Exercise objective - Copy out every line of the material below word for word, keeping the original order and line breaks.

[Extracted records]

--*--

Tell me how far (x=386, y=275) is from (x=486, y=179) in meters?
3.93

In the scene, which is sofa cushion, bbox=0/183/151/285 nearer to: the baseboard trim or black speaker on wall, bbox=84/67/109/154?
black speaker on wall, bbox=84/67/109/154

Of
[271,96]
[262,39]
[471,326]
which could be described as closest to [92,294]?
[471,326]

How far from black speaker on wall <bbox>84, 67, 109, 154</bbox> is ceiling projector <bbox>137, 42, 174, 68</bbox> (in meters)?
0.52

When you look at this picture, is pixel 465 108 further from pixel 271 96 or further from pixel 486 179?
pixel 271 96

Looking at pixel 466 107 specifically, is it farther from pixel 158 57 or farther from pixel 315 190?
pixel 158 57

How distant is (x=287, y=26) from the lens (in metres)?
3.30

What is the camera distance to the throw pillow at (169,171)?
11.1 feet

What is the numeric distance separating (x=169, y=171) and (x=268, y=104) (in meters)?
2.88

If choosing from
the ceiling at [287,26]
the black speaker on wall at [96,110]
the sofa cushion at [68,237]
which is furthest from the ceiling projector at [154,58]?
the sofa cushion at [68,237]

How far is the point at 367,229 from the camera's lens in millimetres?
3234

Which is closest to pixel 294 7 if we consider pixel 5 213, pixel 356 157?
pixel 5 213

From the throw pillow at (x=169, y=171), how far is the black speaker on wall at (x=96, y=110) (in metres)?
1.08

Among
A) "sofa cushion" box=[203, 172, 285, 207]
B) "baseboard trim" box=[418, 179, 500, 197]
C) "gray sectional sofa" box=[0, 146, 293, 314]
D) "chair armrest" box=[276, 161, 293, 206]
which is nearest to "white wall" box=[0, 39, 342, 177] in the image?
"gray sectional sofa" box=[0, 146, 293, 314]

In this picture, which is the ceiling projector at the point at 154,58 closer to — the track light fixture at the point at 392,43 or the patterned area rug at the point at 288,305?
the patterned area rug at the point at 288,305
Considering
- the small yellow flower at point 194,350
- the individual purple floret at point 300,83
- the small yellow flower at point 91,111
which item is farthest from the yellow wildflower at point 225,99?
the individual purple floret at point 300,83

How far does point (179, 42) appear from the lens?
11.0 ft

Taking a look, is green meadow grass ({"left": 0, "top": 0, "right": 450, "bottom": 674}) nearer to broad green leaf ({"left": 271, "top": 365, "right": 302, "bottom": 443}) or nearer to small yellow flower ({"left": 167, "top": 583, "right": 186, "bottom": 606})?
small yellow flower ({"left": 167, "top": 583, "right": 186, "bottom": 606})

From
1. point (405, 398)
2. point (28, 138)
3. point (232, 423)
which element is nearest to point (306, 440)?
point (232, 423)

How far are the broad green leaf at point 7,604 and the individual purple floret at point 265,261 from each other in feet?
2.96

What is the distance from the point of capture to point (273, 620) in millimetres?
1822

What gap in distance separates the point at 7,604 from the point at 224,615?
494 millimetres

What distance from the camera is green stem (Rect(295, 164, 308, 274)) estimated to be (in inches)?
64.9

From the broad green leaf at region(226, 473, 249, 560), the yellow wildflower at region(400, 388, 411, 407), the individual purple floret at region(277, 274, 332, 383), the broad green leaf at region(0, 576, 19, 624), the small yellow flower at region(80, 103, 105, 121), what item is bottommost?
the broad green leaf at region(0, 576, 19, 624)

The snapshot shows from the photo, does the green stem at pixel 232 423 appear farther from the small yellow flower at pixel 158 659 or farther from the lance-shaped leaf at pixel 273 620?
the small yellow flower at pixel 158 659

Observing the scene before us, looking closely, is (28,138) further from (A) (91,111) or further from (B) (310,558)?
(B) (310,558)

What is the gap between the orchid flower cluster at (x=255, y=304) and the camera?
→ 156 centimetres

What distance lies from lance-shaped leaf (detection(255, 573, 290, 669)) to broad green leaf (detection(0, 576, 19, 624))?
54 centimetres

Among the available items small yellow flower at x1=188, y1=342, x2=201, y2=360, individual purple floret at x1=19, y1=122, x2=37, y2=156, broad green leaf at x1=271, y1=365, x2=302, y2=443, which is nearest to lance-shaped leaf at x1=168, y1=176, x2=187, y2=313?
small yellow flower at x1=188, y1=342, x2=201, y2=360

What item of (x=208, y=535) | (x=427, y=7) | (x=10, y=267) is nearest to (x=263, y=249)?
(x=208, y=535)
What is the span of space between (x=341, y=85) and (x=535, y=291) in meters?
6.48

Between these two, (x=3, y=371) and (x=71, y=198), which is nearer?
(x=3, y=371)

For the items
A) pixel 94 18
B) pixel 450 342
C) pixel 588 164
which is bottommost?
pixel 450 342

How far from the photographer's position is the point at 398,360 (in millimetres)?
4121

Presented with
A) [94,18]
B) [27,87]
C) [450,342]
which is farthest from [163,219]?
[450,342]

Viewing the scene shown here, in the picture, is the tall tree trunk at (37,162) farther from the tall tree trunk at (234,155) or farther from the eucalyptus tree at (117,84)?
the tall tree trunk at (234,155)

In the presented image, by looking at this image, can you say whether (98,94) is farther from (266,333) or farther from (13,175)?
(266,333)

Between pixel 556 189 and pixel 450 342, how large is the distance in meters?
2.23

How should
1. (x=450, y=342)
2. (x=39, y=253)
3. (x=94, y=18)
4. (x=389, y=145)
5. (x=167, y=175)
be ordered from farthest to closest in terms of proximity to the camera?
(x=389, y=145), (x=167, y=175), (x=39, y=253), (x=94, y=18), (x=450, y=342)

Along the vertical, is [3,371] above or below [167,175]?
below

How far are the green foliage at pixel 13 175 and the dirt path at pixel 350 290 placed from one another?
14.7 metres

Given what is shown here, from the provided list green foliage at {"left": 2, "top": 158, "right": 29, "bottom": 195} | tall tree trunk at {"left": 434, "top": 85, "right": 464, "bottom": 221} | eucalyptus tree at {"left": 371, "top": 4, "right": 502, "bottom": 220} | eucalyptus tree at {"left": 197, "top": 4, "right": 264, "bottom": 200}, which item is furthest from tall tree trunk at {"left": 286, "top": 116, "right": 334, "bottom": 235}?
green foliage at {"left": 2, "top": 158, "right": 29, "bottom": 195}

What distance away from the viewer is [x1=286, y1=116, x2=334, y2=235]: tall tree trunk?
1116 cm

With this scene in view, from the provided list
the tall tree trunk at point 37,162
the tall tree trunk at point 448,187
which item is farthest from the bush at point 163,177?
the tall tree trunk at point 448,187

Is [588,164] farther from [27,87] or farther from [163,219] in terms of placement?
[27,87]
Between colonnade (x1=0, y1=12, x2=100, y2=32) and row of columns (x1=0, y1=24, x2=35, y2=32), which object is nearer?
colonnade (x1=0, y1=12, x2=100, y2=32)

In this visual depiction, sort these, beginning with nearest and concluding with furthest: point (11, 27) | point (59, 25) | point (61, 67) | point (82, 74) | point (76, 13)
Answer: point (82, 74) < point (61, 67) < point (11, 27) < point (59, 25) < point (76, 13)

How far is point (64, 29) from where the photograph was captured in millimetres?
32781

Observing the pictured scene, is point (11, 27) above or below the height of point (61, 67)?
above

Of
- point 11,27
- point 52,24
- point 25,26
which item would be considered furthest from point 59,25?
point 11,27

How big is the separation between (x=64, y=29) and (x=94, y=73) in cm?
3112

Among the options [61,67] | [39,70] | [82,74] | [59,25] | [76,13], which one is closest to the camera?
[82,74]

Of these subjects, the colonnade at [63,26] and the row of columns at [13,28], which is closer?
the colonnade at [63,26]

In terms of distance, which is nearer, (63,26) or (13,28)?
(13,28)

--*--

The answer -
Tell me how far (x=386, y=275) is from (x=486, y=179) in meters?
3.93

In the scene, which is sofa cushion, bbox=0/183/151/285 nearer to: the baseboard trim or black speaker on wall, bbox=84/67/109/154?
black speaker on wall, bbox=84/67/109/154

Of
[271,96]
[262,39]
[471,326]
which could be described as closest to [92,294]?
[471,326]

How far from black speaker on wall <bbox>84, 67, 109, 154</bbox> is ceiling projector <bbox>137, 42, 174, 68</bbox> (in meters)?
0.52

When you look at this picture, is pixel 465 108 further from pixel 271 96 or further from pixel 486 179?
pixel 271 96

Looking at pixel 466 107 specifically, is it farther from pixel 158 57 or farther from pixel 315 190?
pixel 158 57

How distant is (x=287, y=26) from the lens (in metres)?
3.30

What is the camera distance to the throw pillow at (169,171)?
11.1 feet

What is the numeric distance separating (x=169, y=171) and (x=268, y=104) (in meters)?
2.88

If choosing from
the ceiling at [287,26]
the black speaker on wall at [96,110]
the sofa cushion at [68,237]
which is furthest from the ceiling projector at [154,58]?
the sofa cushion at [68,237]

How far is the point at 367,229 from the camera's lens in millimetres?
3234

Which is closest to pixel 294 7 if we consider pixel 5 213, pixel 356 157?
pixel 5 213

From the throw pillow at (x=169, y=171), how far is the black speaker on wall at (x=96, y=110) (in metres)?
1.08

Among
A) "sofa cushion" box=[203, 172, 285, 207]
B) "baseboard trim" box=[418, 179, 500, 197]
C) "gray sectional sofa" box=[0, 146, 293, 314]
D) "chair armrest" box=[276, 161, 293, 206]
which is nearest to "white wall" box=[0, 39, 342, 177] in the image?
"gray sectional sofa" box=[0, 146, 293, 314]

In this picture, which is the ceiling projector at the point at 154,58 closer to — the track light fixture at the point at 392,43 or the patterned area rug at the point at 288,305?
the patterned area rug at the point at 288,305
Considering
- the small yellow flower at point 194,350
- the individual purple floret at point 300,83
- the small yellow flower at point 91,111
which item is farthest from the yellow wildflower at point 225,99?
the individual purple floret at point 300,83

How far does point (179, 42) appear from the lens?
11.0 ft

Taking a look, is green meadow grass ({"left": 0, "top": 0, "right": 450, "bottom": 674}) nearer to broad green leaf ({"left": 271, "top": 365, "right": 302, "bottom": 443}) or nearer to small yellow flower ({"left": 167, "top": 583, "right": 186, "bottom": 606})?
small yellow flower ({"left": 167, "top": 583, "right": 186, "bottom": 606})

From
1. point (405, 398)
2. point (28, 138)
3. point (232, 423)
which element is nearest to point (306, 440)?
point (232, 423)

How far are the broad green leaf at point 7,604 and the individual purple floret at point 265,261 from each other in feet?
2.96

What is the distance from the point of capture to point (273, 620) in millimetres?
1822

What gap in distance separates the point at 7,604 from the point at 224,615?
494 millimetres

What distance from the camera is green stem (Rect(295, 164, 308, 274)) estimated to be (in inches)?
64.9

From the broad green leaf at region(226, 473, 249, 560), the yellow wildflower at region(400, 388, 411, 407), the individual purple floret at region(277, 274, 332, 383), the broad green leaf at region(0, 576, 19, 624), the small yellow flower at region(80, 103, 105, 121), what item is bottommost?
the broad green leaf at region(0, 576, 19, 624)

The snapshot shows from the photo, does the green stem at pixel 232 423 appear farther from the small yellow flower at pixel 158 659 or farther from the lance-shaped leaf at pixel 273 620?
the small yellow flower at pixel 158 659

Observing the scene before us, looking closely, is (28,138) further from (A) (91,111) or further from (B) (310,558)?
(B) (310,558)

What is the gap between the orchid flower cluster at (x=255, y=304) and the camera?
→ 156 centimetres

What distance lies from lance-shaped leaf (detection(255, 573, 290, 669)) to broad green leaf (detection(0, 576, 19, 624))?
54 centimetres

Among the available items small yellow flower at x1=188, y1=342, x2=201, y2=360, individual purple floret at x1=19, y1=122, x2=37, y2=156, broad green leaf at x1=271, y1=365, x2=302, y2=443, which is nearest to lance-shaped leaf at x1=168, y1=176, x2=187, y2=313?
small yellow flower at x1=188, y1=342, x2=201, y2=360

What item of (x=208, y=535) | (x=427, y=7) | (x=10, y=267) is nearest to (x=263, y=249)?
(x=208, y=535)
What is the span of space between (x=341, y=85) and (x=535, y=291) in meters?
6.48

Between these two, (x=3, y=371) and (x=71, y=198), which is nearer?
(x=3, y=371)

For the items
A) pixel 94 18
B) pixel 450 342
C) pixel 588 164
which is bottommost?
pixel 450 342

How far from the photographer's position is the point at 398,360 (in millimetres)?
4121

Presented with
A) [94,18]
B) [27,87]
C) [450,342]
which is farthest from [163,219]?
[450,342]

Viewing the scene shown here, in the picture, is the tall tree trunk at (37,162) farther from the tall tree trunk at (234,155) or farther from the eucalyptus tree at (117,84)?
the tall tree trunk at (234,155)

In the presented image, by looking at this image, can you say whether (98,94) is farther from (266,333) or farther from (13,175)?
(266,333)

Between pixel 556 189 and pixel 450 342, how large is the distance in meters?
2.23

How should
1. (x=450, y=342)
2. (x=39, y=253)
3. (x=94, y=18)
4. (x=389, y=145)
5. (x=167, y=175)
be ordered from farthest to closest in terms of proximity to the camera?
(x=389, y=145), (x=167, y=175), (x=39, y=253), (x=94, y=18), (x=450, y=342)

Along the vertical, is [3,371] above or below [167,175]?
below

How far are the green foliage at pixel 13 175 and the dirt path at pixel 350 290 placed from one another?
14.7 metres

Given what is shown here, from the provided list green foliage at {"left": 2, "top": 158, "right": 29, "bottom": 195} | tall tree trunk at {"left": 434, "top": 85, "right": 464, "bottom": 221} | eucalyptus tree at {"left": 371, "top": 4, "right": 502, "bottom": 220} | eucalyptus tree at {"left": 197, "top": 4, "right": 264, "bottom": 200}, which item is furthest from tall tree trunk at {"left": 286, "top": 116, "right": 334, "bottom": 235}?
green foliage at {"left": 2, "top": 158, "right": 29, "bottom": 195}

What distance away from the viewer is [x1=286, y1=116, x2=334, y2=235]: tall tree trunk?
1116 cm

With this scene in view, from the provided list
the tall tree trunk at point 37,162
the tall tree trunk at point 448,187
which item is farthest from the bush at point 163,177?
the tall tree trunk at point 448,187

Is [588,164] farther from [27,87] or farther from [163,219] in terms of placement?
[27,87]
Between colonnade (x1=0, y1=12, x2=100, y2=32) and row of columns (x1=0, y1=24, x2=35, y2=32), which object is nearer?
colonnade (x1=0, y1=12, x2=100, y2=32)

In this visual depiction, sort these, beginning with nearest and concluding with furthest: point (11, 27) | point (59, 25) | point (61, 67) | point (82, 74) | point (76, 13)
Answer: point (82, 74) < point (61, 67) < point (11, 27) < point (59, 25) < point (76, 13)

How far is point (64, 29) from where the photograph was captured in millimetres?
32781

Observing the pictured scene, is point (11, 27) above or below the height of point (61, 67)?
above

Of
- point 11,27
- point 52,24
- point 25,26
which item would be considered furthest from point 59,25?
point 11,27

How big is the separation between (x=64, y=29) and (x=94, y=73) in cm?
3112

Among the options [61,67] | [39,70] | [82,74] | [59,25] | [76,13], which one is closest to the camera?
[82,74]

Of these subjects, the colonnade at [63,26] and the row of columns at [13,28], which is closer?
the colonnade at [63,26]

In terms of distance, which is nearer, (63,26) or (13,28)?
(13,28)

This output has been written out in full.